Foreign exchange market risk is divided into general foreign exchange market risk and sudden foreign exchange market risk. General foreign exchange market risk refers to the loss of income caused by daily fluctuation of exchange rate under the condition of open economy. Sudden foreign exchange market risk means that a currency may depreciate sharply in the international currency market, and foreign investors and speculators scramble to sell the currency. Once this possibility becomes a reality, it will become what people often call a financial crisis or a currency crisis. To some extent, the general foreign exchange market risk will not have a serious impact on the social economy. Therefore, people pay more attention to sudden foreign exchange market risks.
Sudden foreign exchange market risks will have an irreversible negative impact on the development of the national economy. Once a country's economy has problems, international foreign exchange speculators will take advantage of it and speculate wildly to devalue its currency. In this case, foreign investors will flee to avoid risks. The country's currency is facing increasing depreciation pressure in the foreign exchange market. In order to save the national currency, the government usually takes out huge foreign exchange reserves and sells them in the market. If the supply and demand of domestic currency cannot reach an international balance, the financial crisis will inevitably come. When the financial crisis is serious, it can destroy a country's economy, trigger inflation in a short time, push up interest rates, hit the domestic economy, increase foreign debt and shake the confidence of foreign investors.
Foreign exchange market risk and securities market risk are closely linked, especially in highly open economies, which can be said to be mutually causal. When a country's commodity market depreciates, foreign investors will withdraw hot money (short-term international capital) in order to avoid exchange rate risk and market risk and reduce the losses caused by devaluation, thus causing violent fluctuations in the securities market.

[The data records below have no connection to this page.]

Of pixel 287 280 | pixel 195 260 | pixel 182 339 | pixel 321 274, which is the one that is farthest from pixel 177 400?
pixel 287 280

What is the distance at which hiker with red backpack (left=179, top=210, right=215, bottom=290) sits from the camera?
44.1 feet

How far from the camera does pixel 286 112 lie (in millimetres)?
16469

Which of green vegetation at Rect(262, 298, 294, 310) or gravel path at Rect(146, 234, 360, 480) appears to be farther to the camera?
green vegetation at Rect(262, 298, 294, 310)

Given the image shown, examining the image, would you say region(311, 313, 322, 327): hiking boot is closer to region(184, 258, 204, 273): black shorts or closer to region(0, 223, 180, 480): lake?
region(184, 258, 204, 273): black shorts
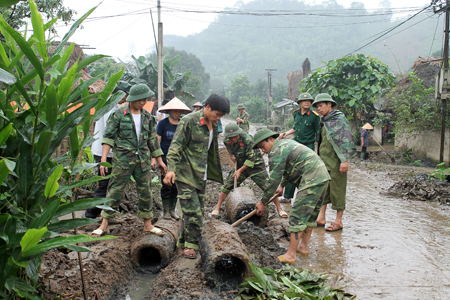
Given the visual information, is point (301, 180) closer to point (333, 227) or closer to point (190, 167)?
point (190, 167)

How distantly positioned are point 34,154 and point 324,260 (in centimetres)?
352

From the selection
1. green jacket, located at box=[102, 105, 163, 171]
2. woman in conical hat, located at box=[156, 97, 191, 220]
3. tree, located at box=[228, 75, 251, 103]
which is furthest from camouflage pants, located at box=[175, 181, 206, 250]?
tree, located at box=[228, 75, 251, 103]

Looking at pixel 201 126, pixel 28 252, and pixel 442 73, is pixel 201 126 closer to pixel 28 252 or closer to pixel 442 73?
pixel 28 252

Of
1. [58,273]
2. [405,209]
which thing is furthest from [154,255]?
[405,209]

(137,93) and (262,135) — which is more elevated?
(137,93)

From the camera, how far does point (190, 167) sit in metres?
4.05

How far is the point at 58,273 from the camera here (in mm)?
3244

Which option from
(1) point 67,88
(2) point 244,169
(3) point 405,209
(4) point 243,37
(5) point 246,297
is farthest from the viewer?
(4) point 243,37

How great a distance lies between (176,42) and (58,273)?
491ft

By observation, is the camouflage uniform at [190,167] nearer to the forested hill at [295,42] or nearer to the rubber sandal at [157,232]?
the rubber sandal at [157,232]

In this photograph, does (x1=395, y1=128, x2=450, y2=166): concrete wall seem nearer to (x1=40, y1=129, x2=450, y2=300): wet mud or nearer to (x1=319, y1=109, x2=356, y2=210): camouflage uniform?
(x1=40, y1=129, x2=450, y2=300): wet mud

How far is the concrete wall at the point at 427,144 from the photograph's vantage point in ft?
39.4

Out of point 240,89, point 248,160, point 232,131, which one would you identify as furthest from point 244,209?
point 240,89

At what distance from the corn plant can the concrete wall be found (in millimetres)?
12986
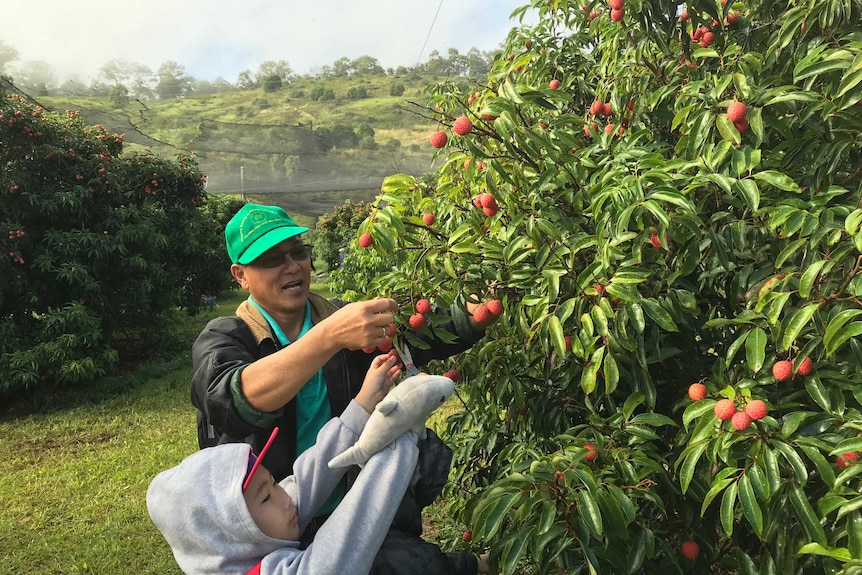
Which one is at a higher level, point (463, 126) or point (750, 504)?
point (463, 126)

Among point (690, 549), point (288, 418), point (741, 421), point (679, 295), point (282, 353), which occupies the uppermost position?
point (679, 295)

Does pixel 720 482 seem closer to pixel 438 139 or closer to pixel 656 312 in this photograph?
pixel 656 312

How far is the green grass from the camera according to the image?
3387mm

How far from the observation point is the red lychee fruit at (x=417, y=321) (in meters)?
1.61

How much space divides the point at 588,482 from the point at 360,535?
18.4 inches

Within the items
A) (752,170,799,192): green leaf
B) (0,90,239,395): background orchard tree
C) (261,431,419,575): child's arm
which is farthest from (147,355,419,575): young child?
(0,90,239,395): background orchard tree

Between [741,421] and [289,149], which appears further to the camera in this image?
[289,149]

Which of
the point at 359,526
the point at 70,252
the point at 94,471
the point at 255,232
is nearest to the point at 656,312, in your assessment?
the point at 359,526

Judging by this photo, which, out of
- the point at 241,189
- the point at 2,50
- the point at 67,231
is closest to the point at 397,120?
the point at 241,189

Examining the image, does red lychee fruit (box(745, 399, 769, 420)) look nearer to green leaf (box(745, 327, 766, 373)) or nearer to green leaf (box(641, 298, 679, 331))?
green leaf (box(745, 327, 766, 373))

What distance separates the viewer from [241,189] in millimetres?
17797

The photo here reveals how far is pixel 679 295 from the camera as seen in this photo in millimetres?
1438

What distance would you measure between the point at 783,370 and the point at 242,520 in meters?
1.13

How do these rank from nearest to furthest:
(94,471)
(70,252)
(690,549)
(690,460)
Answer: (690,460), (690,549), (94,471), (70,252)
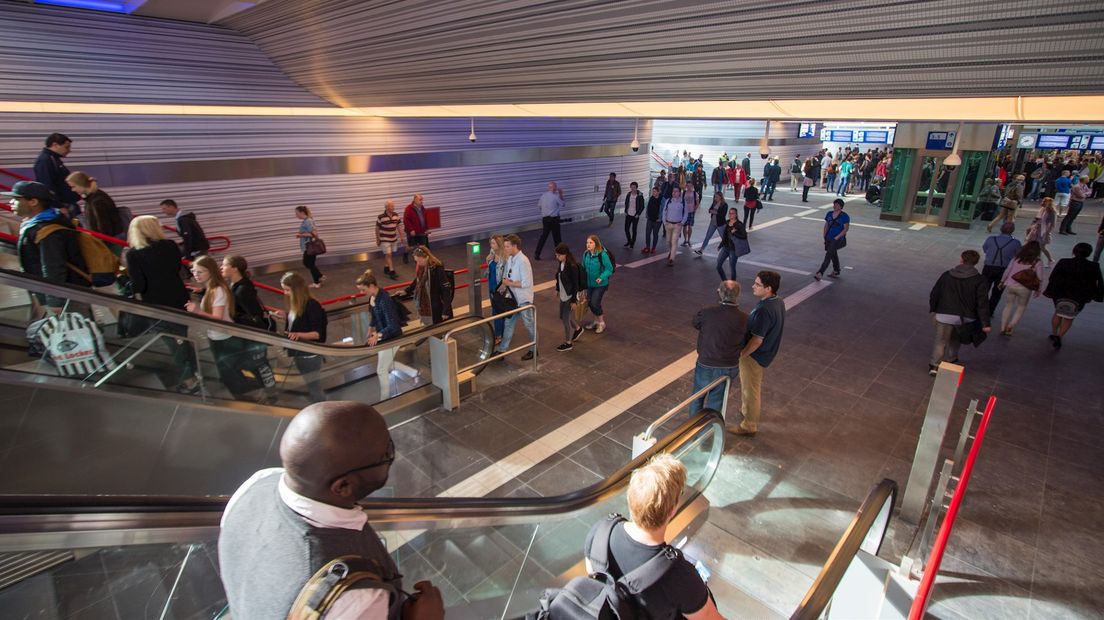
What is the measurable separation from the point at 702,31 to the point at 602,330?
4490 millimetres

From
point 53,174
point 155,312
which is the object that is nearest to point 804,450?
point 155,312

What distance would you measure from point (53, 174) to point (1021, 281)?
11.6 metres

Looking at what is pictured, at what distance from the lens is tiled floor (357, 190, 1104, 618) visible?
3.49 m

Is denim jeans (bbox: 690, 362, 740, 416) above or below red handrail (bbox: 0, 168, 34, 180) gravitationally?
below

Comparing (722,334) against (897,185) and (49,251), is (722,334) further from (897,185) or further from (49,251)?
(897,185)

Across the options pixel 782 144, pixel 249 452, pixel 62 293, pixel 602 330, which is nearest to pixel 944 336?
pixel 602 330

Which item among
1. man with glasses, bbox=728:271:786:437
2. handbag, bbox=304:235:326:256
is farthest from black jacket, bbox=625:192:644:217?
man with glasses, bbox=728:271:786:437

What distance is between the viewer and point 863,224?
1516cm

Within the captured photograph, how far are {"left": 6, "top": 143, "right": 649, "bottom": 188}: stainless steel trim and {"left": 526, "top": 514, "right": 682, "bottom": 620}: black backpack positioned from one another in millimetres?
9811

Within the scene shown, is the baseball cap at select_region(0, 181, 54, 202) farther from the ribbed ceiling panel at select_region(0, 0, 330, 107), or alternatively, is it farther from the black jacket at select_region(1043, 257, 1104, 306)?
the black jacket at select_region(1043, 257, 1104, 306)

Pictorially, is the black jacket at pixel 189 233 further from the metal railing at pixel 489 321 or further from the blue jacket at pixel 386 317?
the metal railing at pixel 489 321

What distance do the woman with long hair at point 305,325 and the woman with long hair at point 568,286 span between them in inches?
114

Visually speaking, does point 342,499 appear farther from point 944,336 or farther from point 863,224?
point 863,224

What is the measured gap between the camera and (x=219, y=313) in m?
4.62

In reality, the stock market risk and foreign exchange market risk are determined by the macroeconomic operation of the whole country. For example, since the second half of 1997, the political situation in some Southeast Asian countries has been unstable, and at the same time, unfavorable news such as slow economic growth, frequent business closures and sudden increase in bad debts of financial institutions have appeared one after another, which has led to the stock market bearing the brunt and the stock price falling to a new low. As far as the impact is concerned, the withdrawal of foreign capital has caused turmoil in the currency market, giving international foreign exchange speculators an opportunity to finally form a financial storm that spread throughout the region, and the currencies of various countries have depreciated sharply. In the Hong Kong market, international speculators attack both the foreign exchange market and the securities market, hoping to defeat the Hong Kong dollar with both hands. Make huge profits from it. As Hong Kong's economy is in good condition, the government of China and the government of the Hong Kong Special Administrative Region are determined to take measures to maintain the linked exchange rate system, so that the foreign exchange market and the stock market in Hong Kong have not suffered too much.
Although in an open economy, the risks of the securities market and the foreign exchange market are closely related. The development of securities market plays an important role in reducing the risk of foreign exchange market. If direct financing through the securities market can meet the long-term investment demand, the dependence on short-term foreign capital will be reduced. Some Asian countries are used to relying on short-term foreign loans to promote investment, and banks and non-bank financial institutions are keen on investment. This is a major problem in the economic development of some Asian countries.
At present, China's foreign exchange market and securities market are moderately and limited open. The relationship between foreign exchange midfield risk and securities market risk has not reached the close degree of some open countries in Southeast Asia, but we should nip in the bud. Therefore, we should pay close attention to the internal relationship between the foreign exchange market and the securities market while promoting further reform.